Beginning at the line containing "Q: What species is this?", repeat each line below exactly up to and including the line containing "label granularity: sequence-level". Do not repeat the pictures.

[Opening EXERCISE INPUTS section]

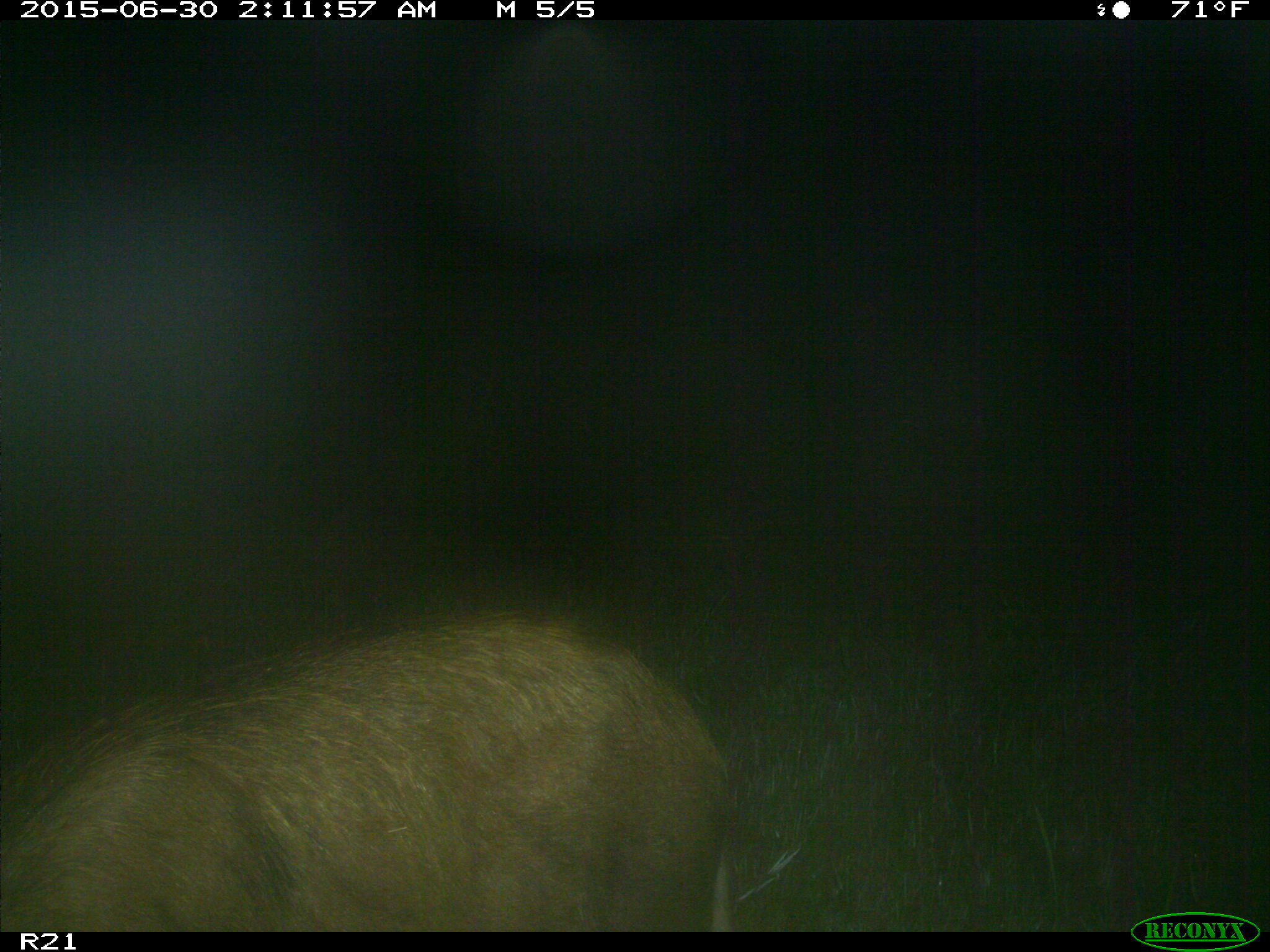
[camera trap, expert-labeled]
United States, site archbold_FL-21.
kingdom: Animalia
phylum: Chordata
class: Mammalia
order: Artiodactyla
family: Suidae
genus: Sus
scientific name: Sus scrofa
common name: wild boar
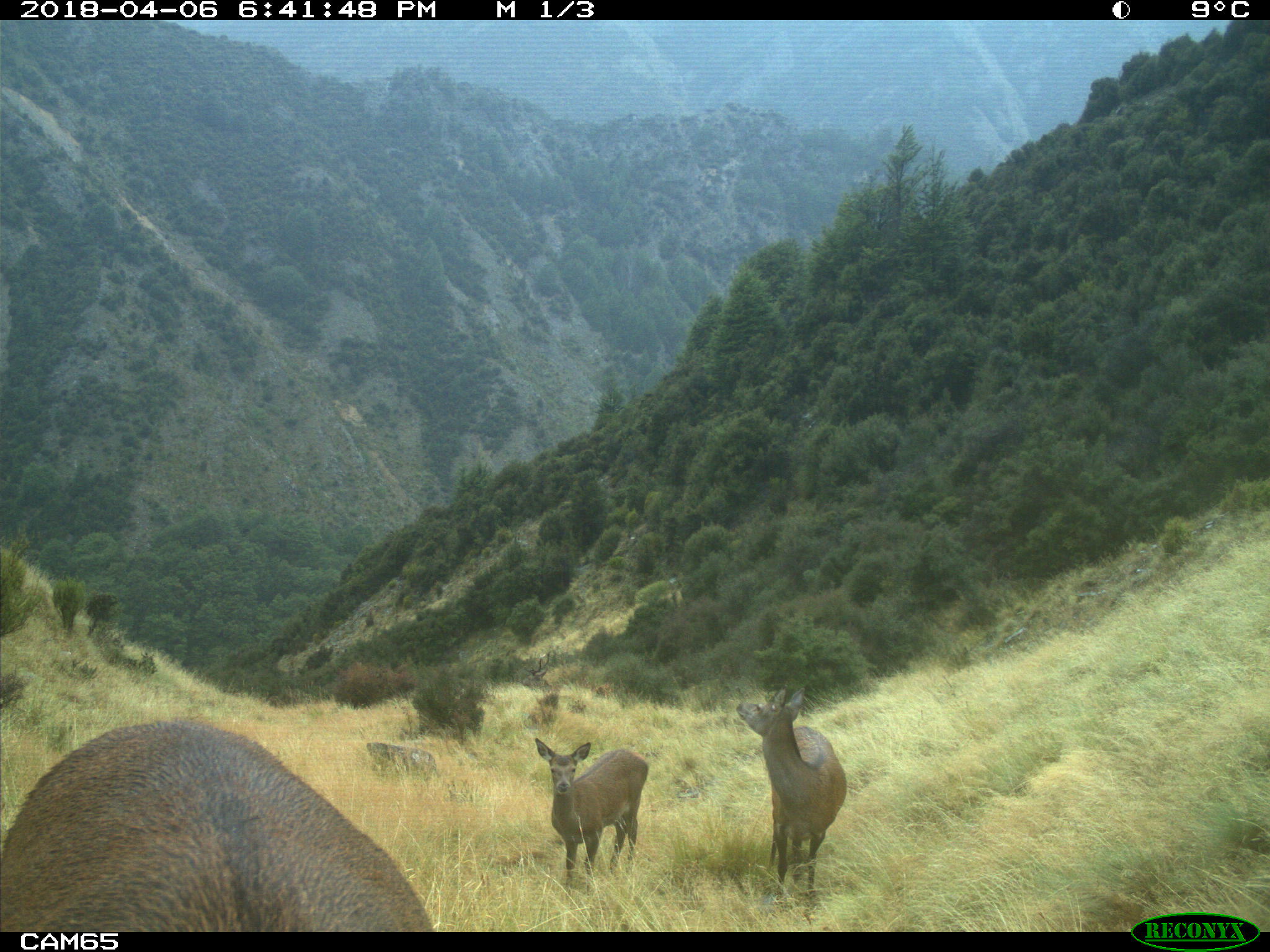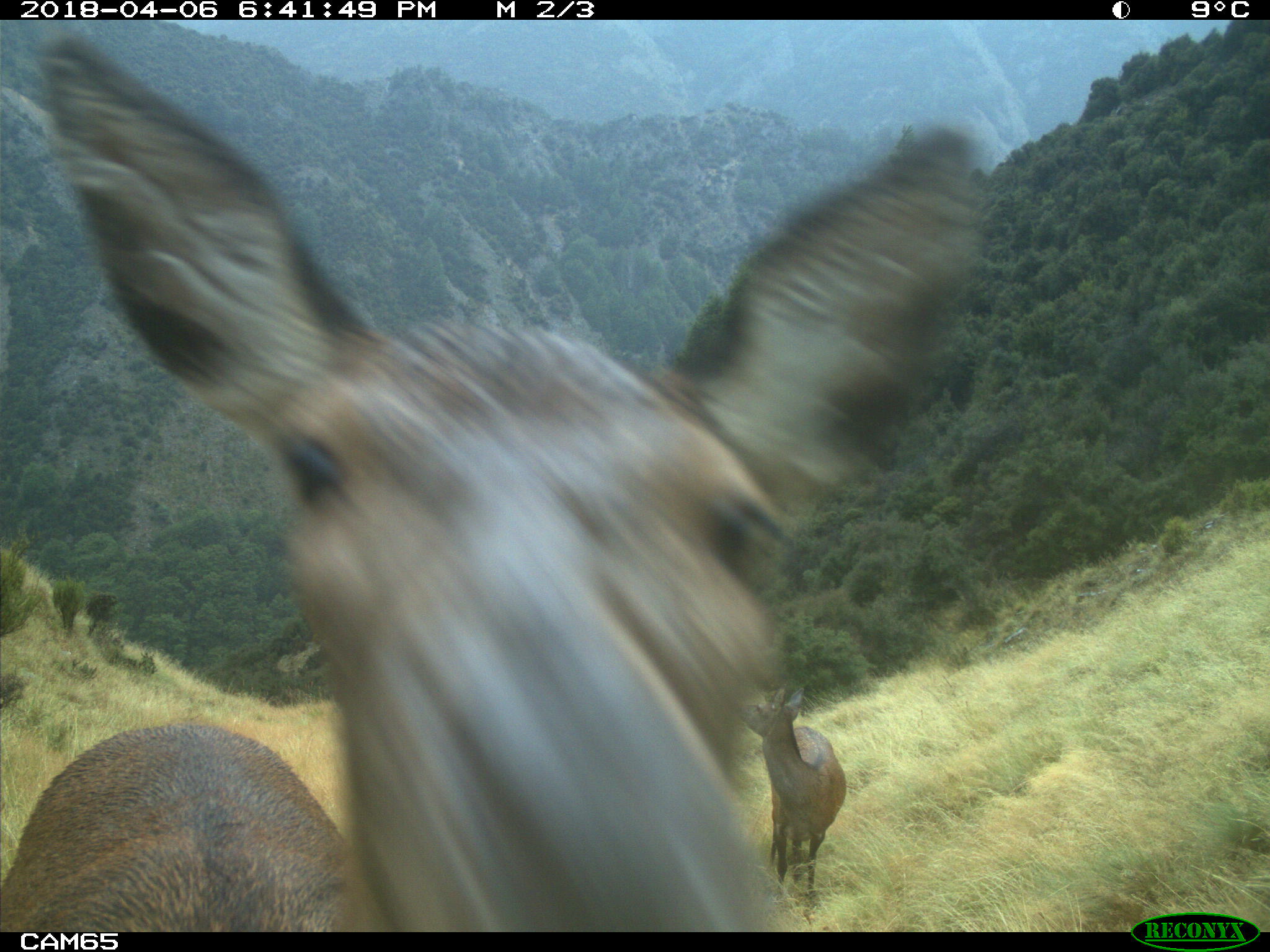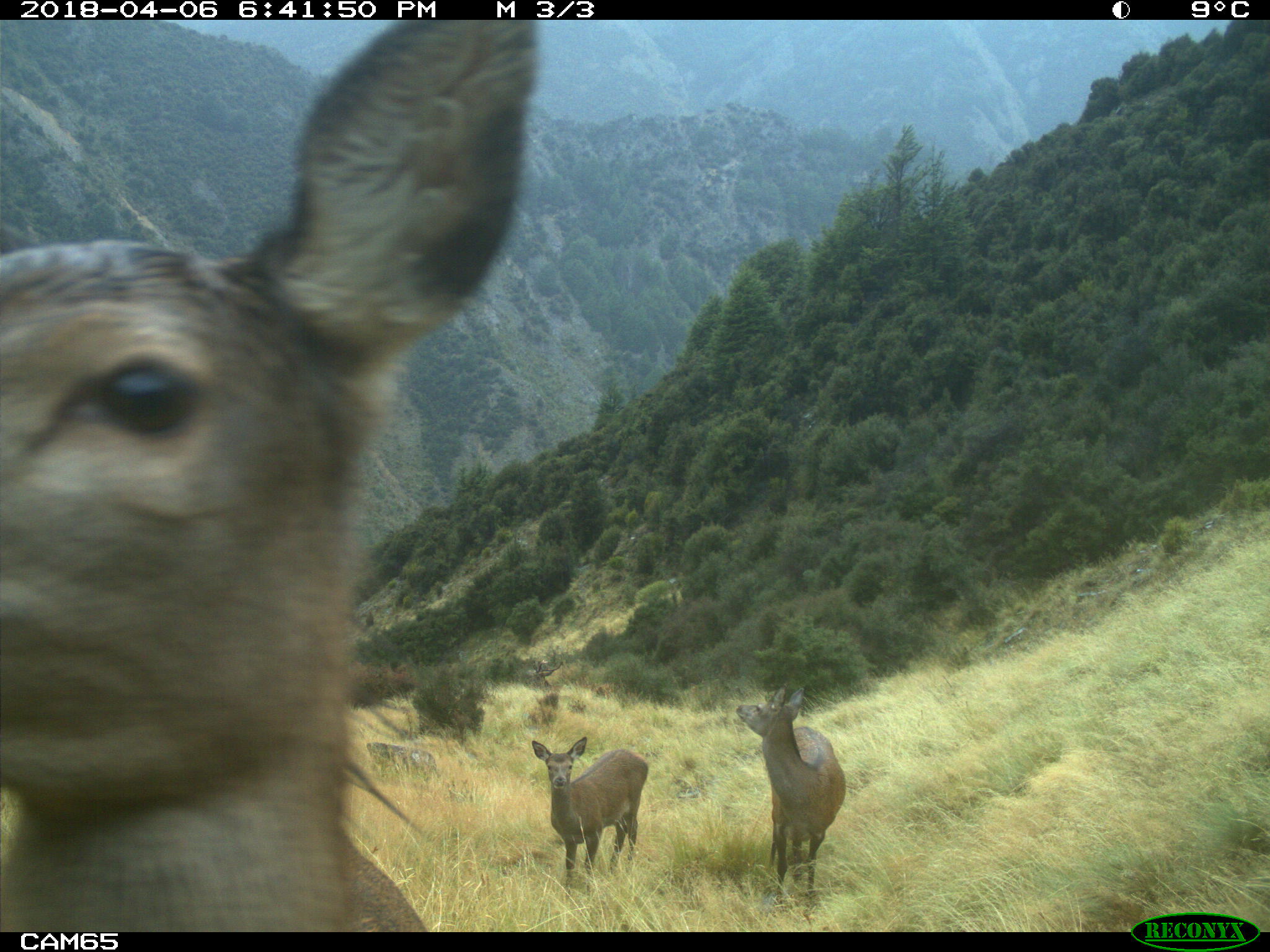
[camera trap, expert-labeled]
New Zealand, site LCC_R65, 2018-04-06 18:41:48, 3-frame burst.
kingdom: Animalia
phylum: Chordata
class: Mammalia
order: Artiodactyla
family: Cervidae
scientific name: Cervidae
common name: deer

[Closing EXERCISE INPUTS section]
[Opening EXERCISE INPUTS section]

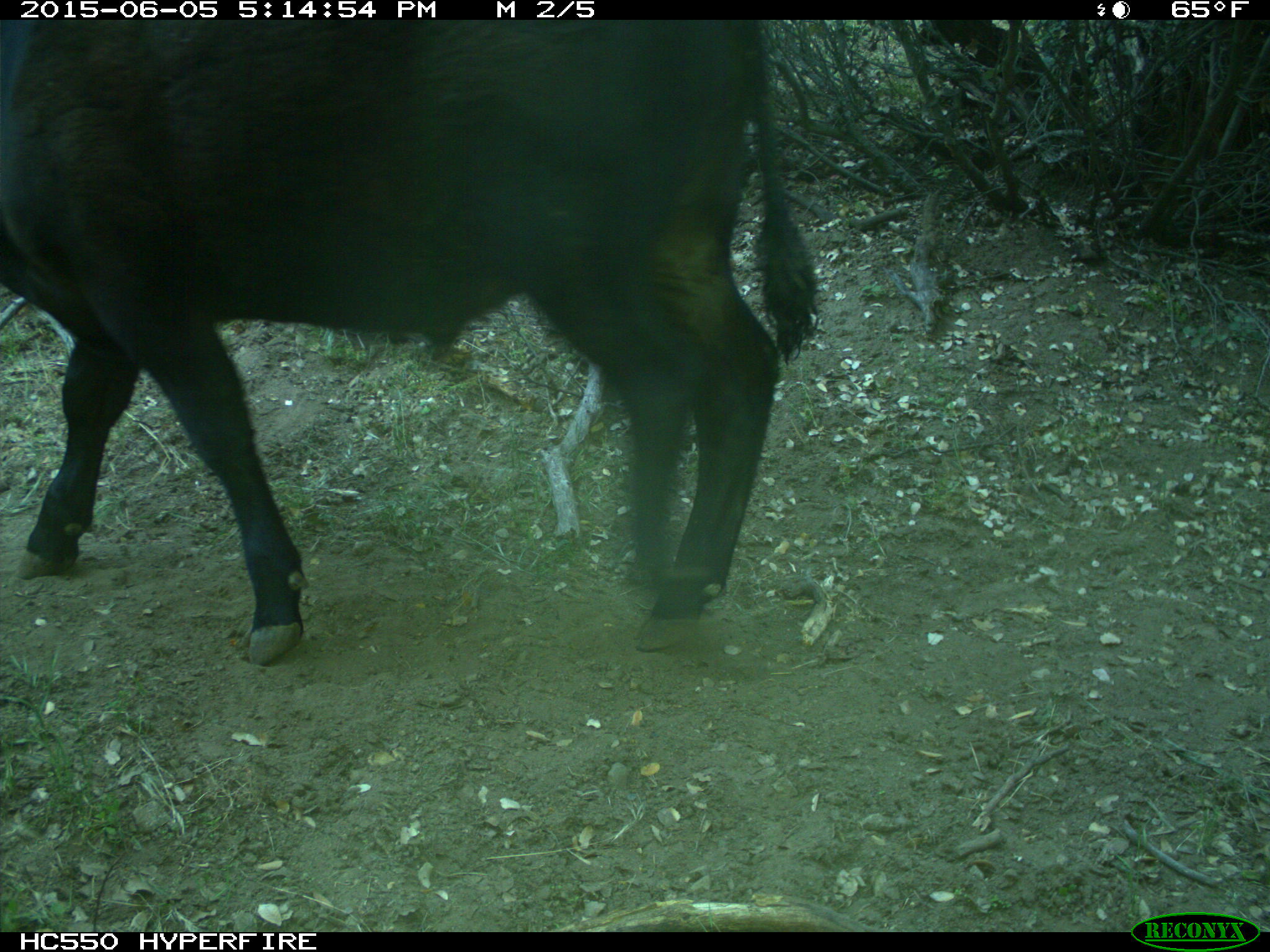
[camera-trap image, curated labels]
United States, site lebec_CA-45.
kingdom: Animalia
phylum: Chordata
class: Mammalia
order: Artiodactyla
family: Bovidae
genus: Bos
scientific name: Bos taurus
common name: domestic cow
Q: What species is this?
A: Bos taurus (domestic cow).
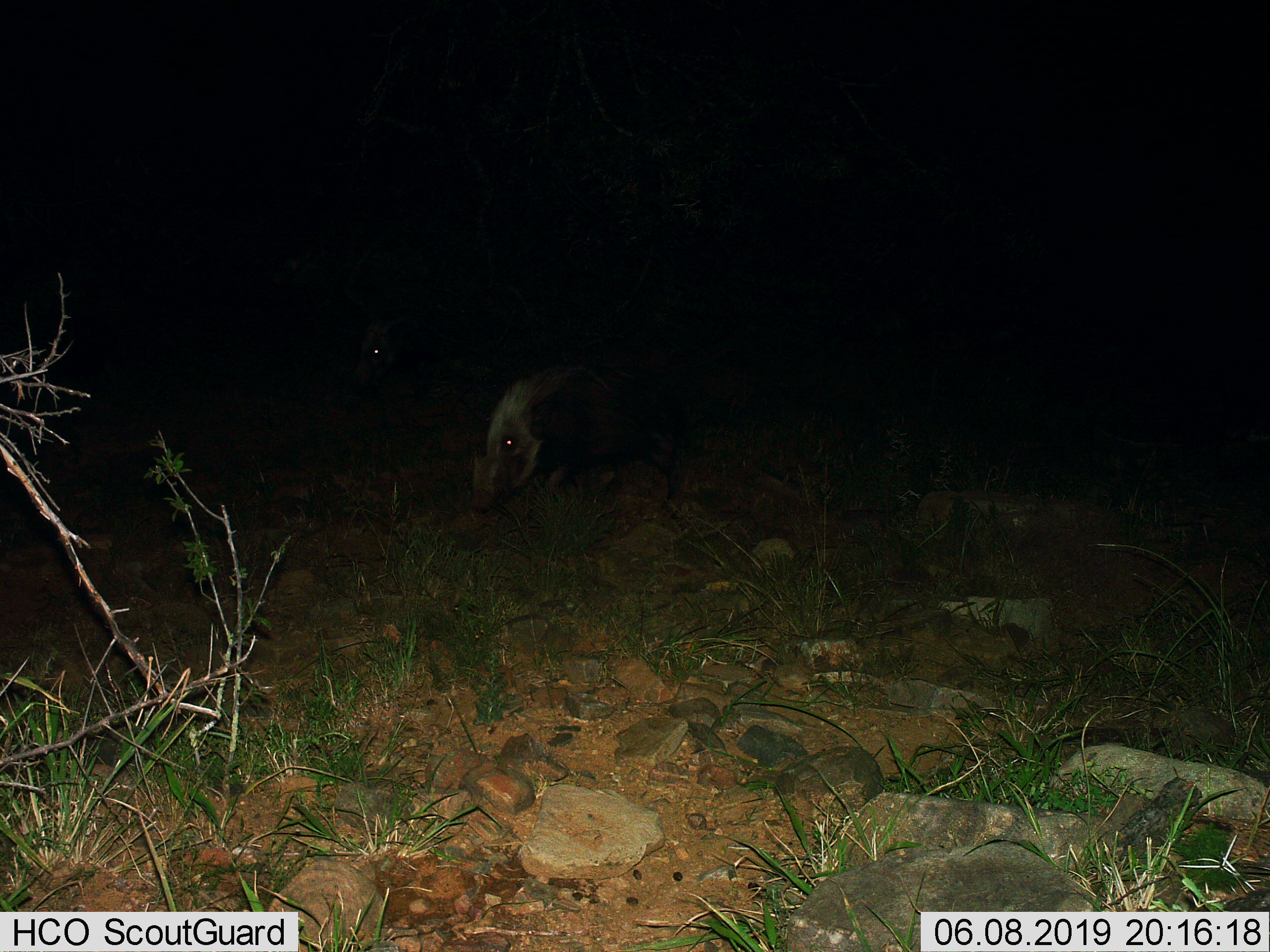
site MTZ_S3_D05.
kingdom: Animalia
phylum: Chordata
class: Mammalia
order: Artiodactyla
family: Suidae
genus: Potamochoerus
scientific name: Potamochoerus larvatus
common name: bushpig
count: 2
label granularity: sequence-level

[Closing EXERCISE INPUTS section]

#### RESPONSE BELOW
Q: What species is this?
A: Bos taurus (domestic cow).
site MTZ_S3_D05.
kingdom: Animalia
phylum: Chordata
class: Mammalia
order: Artiodactyla
family: Suidae
genus: Potamochoerus
scientific name: Potamochoerus larvatus
common name: bushpig
count: 2
label granularity: sequence-level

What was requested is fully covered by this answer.